Whereas common cause cannot be traced to a specific problem because there are multiple causes contributing to the problem. It affects every outcome, so in order to control common cause variation something in the process needs to be improved. Common cause is inherent in the system. Only management could be blamed for common cause in their system.

These topics made me think about how one little thing can change the way we act, the process time, and the look of something. Writing with my left hand took a lot longer, looked a lot messier, and felt funnier. It would be an identifiable fix if I wanted my writing to look better.

This made me think about how some academic textbooks are written. There are so many incomprehensible concepts that the meaning and the purpose of the article gets lost. We have all had a class where the professor does not teach, but assigns readings, which will be tested on. I believe everyone can interpret readings differently and could get way off base on what the real idea is supposed to be. That is the class where 80% of the students get below a C. The students blame the professor because there is no identifiable cause to why everyone failed. When in reality it is insufficient training.

Then there are the professors that teach the class and give out assignments and questions to make sure students understand the concept. Everyone has the same thought process and understands what the professor wants and what the class entails. The common cause of misinterpretation has turned into a special cause, which can be fixed with proper instructions and understanding.

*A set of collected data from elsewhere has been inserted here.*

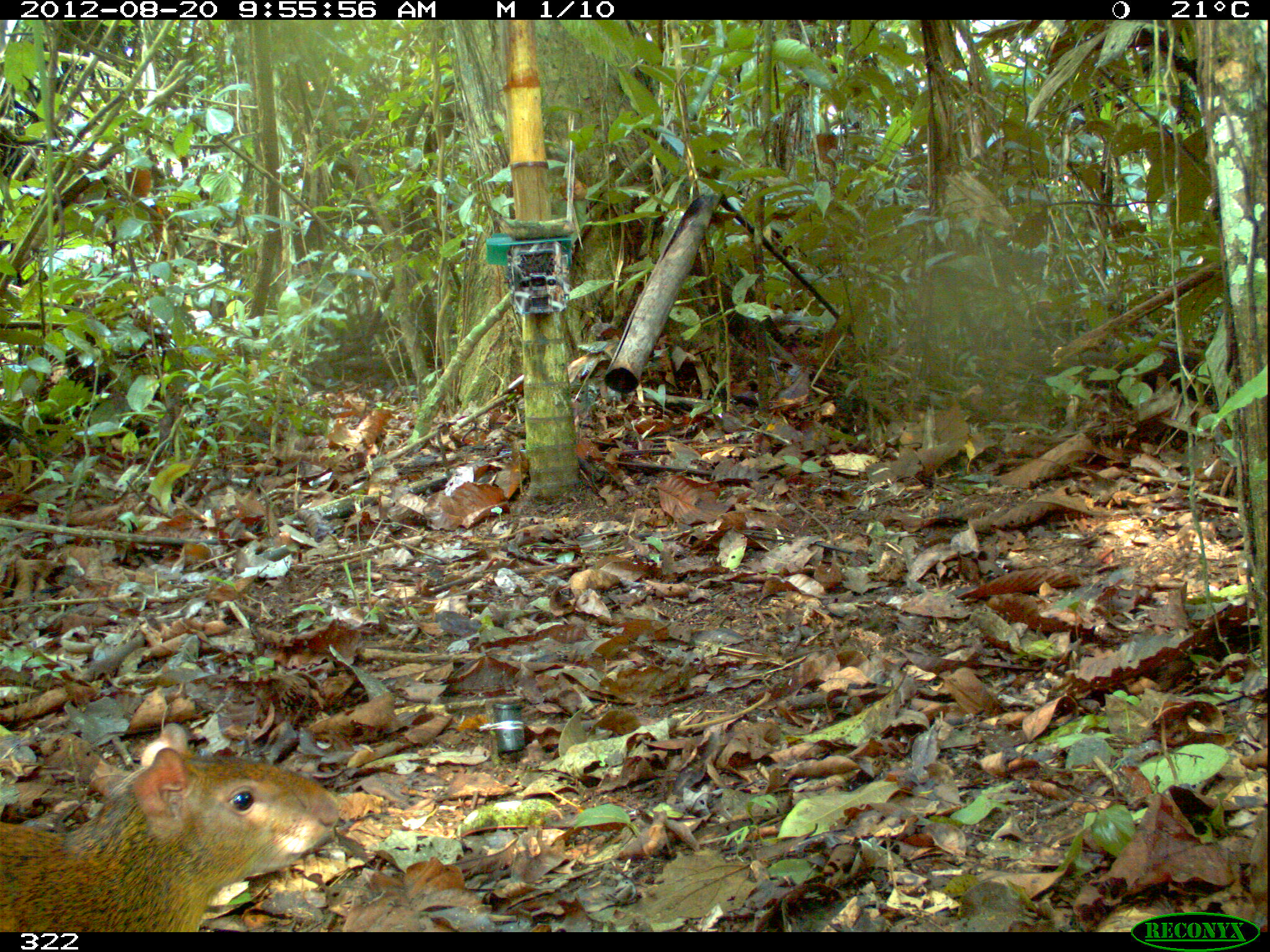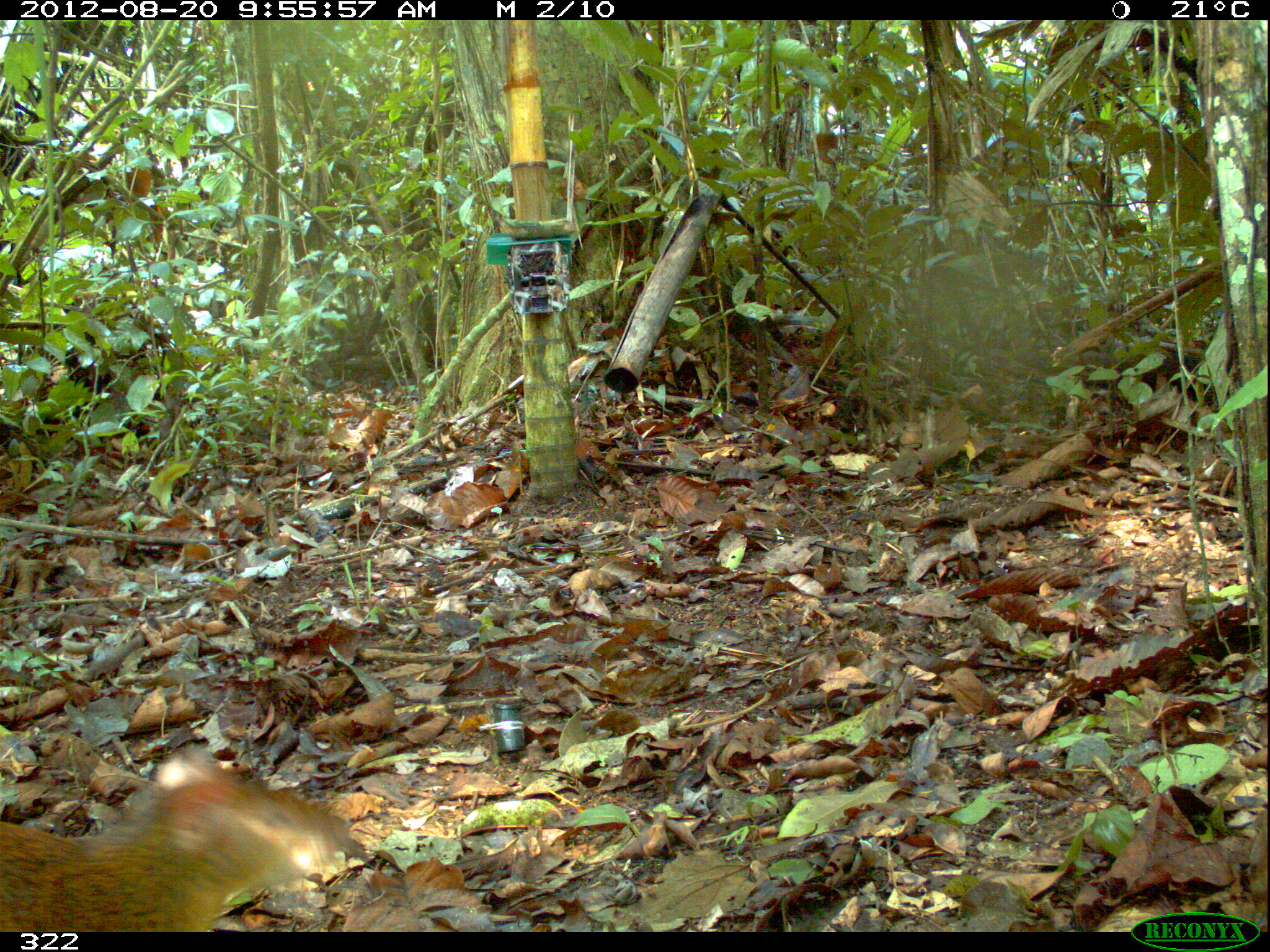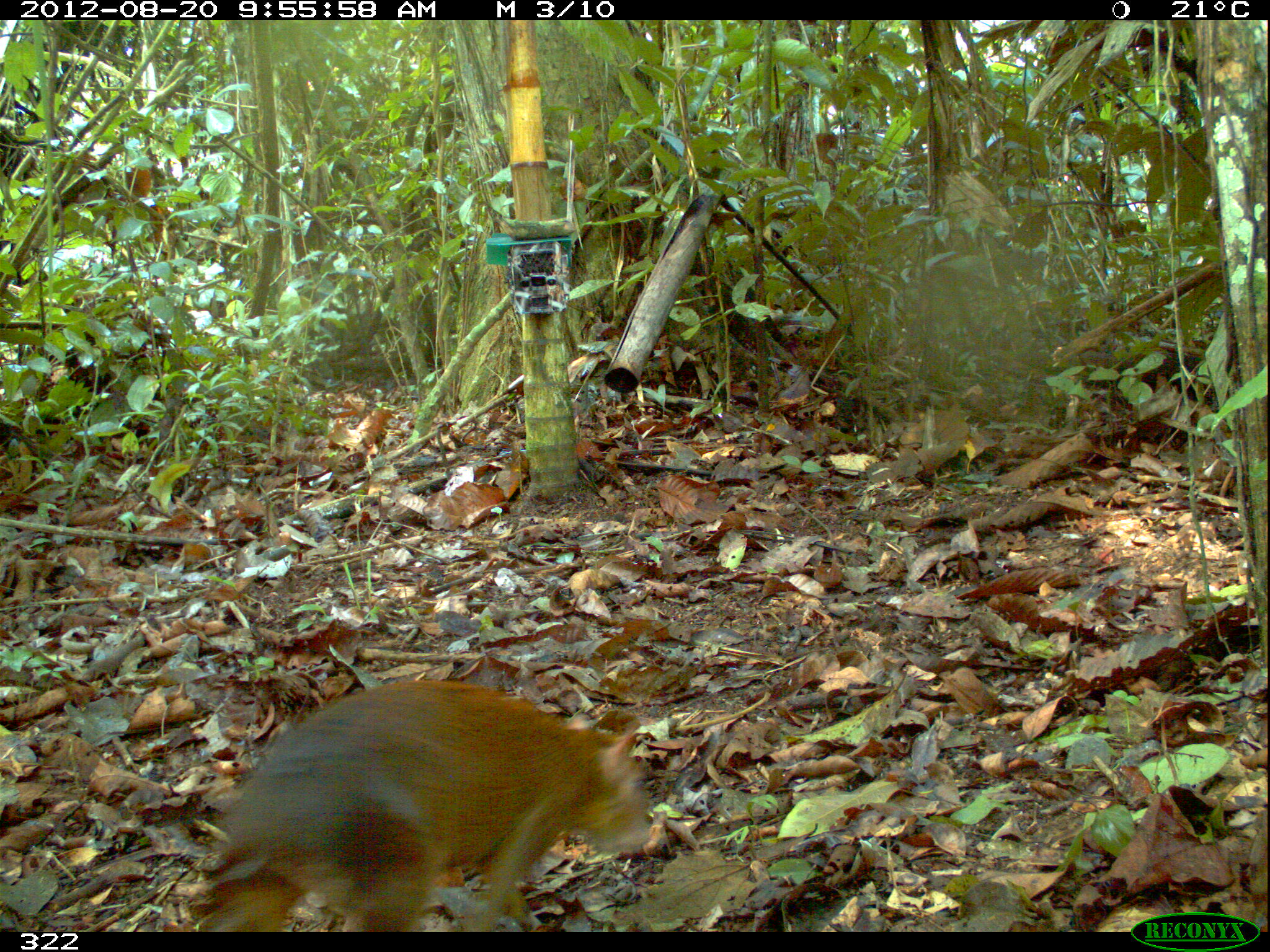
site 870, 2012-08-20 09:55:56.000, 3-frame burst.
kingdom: Animalia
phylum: Chordata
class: Mammalia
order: Rodentia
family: Dasyproctidae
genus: Dasyprocta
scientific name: Dasyprocta punctata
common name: central american agouti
Dasyprocta punctata (central american agouti).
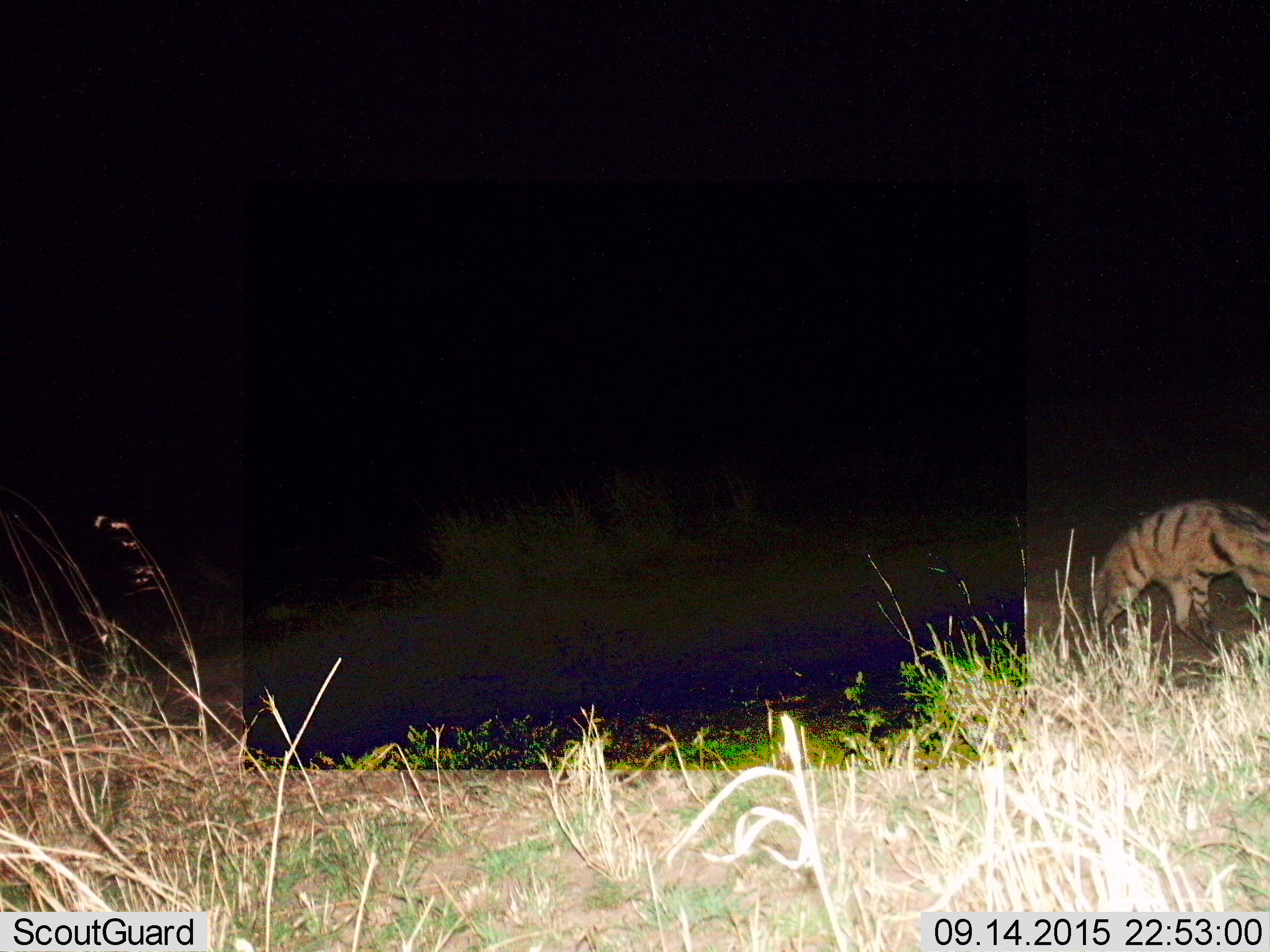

In this common cause variation, is a professor better than a textbook?

Quality Control: Booze Makes Everything Better

Now that we’re nearing the end of this course, I’ve been reflecting on everything that we’ve learned, trying to tie things together in preparation for the final. We started our very first class with the Paper Puppets activity, which demonstrated that, amongst other things, quality control was a huge part of the operations process. It seems like the idea of quality has been mentioned nearly every class period since that day, and it is certainly a concept that has stuck with me. I have thought about the quality aspect of many transactions I have made since then, thinking about what is being done well and what could be improved upon. So when I heard that Starbucks was going to add alcohol to their menu, I was interested in finding out more about their decision.

An article in Bloomberg Businessweek presented a cogent point that is not only true about Starbucks but any organization in almost any industry; continuity and change are forces that simultaneously work with and against an organization and must both be acknowledged. The article goes on to differentiate between traditional organizations, which are built for continuity, and organizations that are designed for adaptability. An organization that is purely focused on continuity may face problems when it is forced to change with the times, and an organization based in adaptability needs to focus on creating some form of stability to appeal to customers. It is obvious that a combination of continuity and change is best for a company rather than thinking of the two as opposites.

Starbucks’ motive behind offering alcohol is to increase sales in the evenings. They also hope to give customers a place to relax after work with a drink and some friends. What’s more important, however, is the fact that they did not compromise the image that they have created for the public. Rather than just being in the business of coffee, their main selling point is the culture and atmosphere that they have created (in which they just so happen to sell coffee). By knowing exactly what their business really is, it’s not as much of a risk to add a product that may be a little less conventional so long as they stay true to that community environment that they have fashioned. When it comes to continuity and change, Starbucks has found the perfect mixture, staying consistent in their values and maintaining quality, while keeping up with the changing world around them.

Have you ever experienced or witnessed a failed attempt at balancing continuity and change, in any way, that may have led to a decrease in quality? And do you think it’s possible to honor a mission statement that may be a bit naïve or antiquated given the ever-changing society we live in?